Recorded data

______________________________

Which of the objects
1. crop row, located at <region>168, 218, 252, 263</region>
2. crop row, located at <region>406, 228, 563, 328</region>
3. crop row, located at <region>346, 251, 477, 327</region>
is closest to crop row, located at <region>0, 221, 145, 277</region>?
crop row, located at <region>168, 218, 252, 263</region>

______________________________

== Set task ==
Write out all of the lines above word for word, keeping every number and tag unchanged.

== Output for this task ==
Which of the objects
1. crop row, located at <region>168, 218, 252, 263</region>
2. crop row, located at <region>406, 228, 563, 328</region>
3. crop row, located at <region>346, 251, 477, 327</region>
is closest to crop row, located at <region>0, 221, 145, 277</region>?
crop row, located at <region>168, 218, 252, 263</region>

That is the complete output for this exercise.